His acceptance of TV work is conditional, Duff not at all eager to become a rent-a-quote at a time when mates like John O'Shea and Robbie Keane are still playing, so while he may do TV punditry for games at Euro 2016, he has ruled out being a commentator for Ireland matches.
"I've had a couple of offers from different people wanting to know if I'do Irish games but I have refused to, it wouldn't sit right with me," says Duff.
"I still have friends there; friendships that have been built up over a long period of time - not that I'd say anything negative about them anyway. But I wouldn't risk it."
Yet Duff is energised and forthright about the state of the game in Ireland or, to be more precise, the approach of young players.
"With regards to (coaching) hours, that's something I'm passionate about. I don't think kids get anywhere near the hours that they should, compared to what England are doing," Duff says.
"I remember when I was a kid I'd go out, train once a week, have a five-a-side and go home and then just play on the Saturday. So for me, it's just hours of practice. I don't think kids get anywhere near what they should.
"My whole childhood was playing football before school, at lunchtime and when I got home. If I had a game on a Saturday, I'd go home and play football after. I could be wrong, but I don't think there's that desire to go out.
"I just think there are so many distractions - tablets, iPhones for 10 and 11-year-olds. I was probably lucky because I didn't have those distractions. Whether I was hitting 20 or 30 hours a week back in 1990, I don't think kids get anywhere near that now. So it's not hard to understand, it's not rocket science. If the kid's doing four or five hours and I was doing 30 hours, he can't lace my boots," Duff added.
"Everyone keeps saying 'we don't have coaches'. I just think it's absolute nonsense, it's ridiculous, just go out on the street and kick a ball, that's what I did, that's what Robbie (Keane) did. If you go to anyone that's got to England, it's just hours, hours of practice. And enjoy it. It's what I lived for, but there are so many distractions now.
"Nowadays, they're on Facebook, taking photos, chatting up girls or whatever.

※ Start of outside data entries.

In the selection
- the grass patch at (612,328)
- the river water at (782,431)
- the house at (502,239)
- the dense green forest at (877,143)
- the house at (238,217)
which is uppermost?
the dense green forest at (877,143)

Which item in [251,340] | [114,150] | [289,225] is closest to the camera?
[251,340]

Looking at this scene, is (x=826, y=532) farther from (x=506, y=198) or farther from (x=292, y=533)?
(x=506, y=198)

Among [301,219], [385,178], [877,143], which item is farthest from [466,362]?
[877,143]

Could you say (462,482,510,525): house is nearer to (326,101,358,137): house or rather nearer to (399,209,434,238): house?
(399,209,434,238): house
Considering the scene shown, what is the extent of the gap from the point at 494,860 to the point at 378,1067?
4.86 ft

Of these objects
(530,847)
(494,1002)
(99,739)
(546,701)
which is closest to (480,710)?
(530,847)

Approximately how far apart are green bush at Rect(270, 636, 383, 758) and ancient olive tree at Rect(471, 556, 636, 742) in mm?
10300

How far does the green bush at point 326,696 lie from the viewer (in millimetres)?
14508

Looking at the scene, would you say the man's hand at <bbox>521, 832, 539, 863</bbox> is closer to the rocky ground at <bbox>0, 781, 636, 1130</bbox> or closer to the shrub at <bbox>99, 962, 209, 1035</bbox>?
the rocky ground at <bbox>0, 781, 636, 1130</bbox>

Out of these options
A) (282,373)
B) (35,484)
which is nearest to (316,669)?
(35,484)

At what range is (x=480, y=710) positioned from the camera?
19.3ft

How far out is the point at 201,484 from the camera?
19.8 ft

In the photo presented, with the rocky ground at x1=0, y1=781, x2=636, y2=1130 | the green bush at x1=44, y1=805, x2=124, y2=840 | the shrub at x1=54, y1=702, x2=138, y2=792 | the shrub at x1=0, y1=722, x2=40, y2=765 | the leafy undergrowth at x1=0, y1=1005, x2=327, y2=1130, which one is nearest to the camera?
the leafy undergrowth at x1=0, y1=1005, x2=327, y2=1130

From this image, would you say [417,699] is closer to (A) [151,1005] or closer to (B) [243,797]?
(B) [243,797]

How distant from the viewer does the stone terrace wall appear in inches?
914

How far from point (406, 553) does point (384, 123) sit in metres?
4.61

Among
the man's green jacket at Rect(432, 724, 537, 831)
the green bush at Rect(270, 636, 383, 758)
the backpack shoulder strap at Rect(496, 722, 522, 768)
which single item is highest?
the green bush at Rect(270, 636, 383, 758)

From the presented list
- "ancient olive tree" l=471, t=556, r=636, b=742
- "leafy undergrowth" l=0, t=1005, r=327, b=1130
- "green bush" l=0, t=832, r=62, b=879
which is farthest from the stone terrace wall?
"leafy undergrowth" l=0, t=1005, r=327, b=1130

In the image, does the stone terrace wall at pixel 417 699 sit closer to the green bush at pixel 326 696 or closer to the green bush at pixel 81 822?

I hadn't even kissed a girl when I was going to England at 16. It's sad, I know," he laughs and returns to his tale of hiring that pitch in Loughlinstown for his solo kick-about.
"I don't know what I'm practising for but it's just the love of the game and I don't think you can teach a kid that, they either have it or they don't. Maybe we're lucky in a way as well that we were inspired by a generation of years before, 88, 90 or 94 and maybe kids don't have that now, I don't know. You can look deeper but on the surface level it's about getting out on the roads as that's where it starts."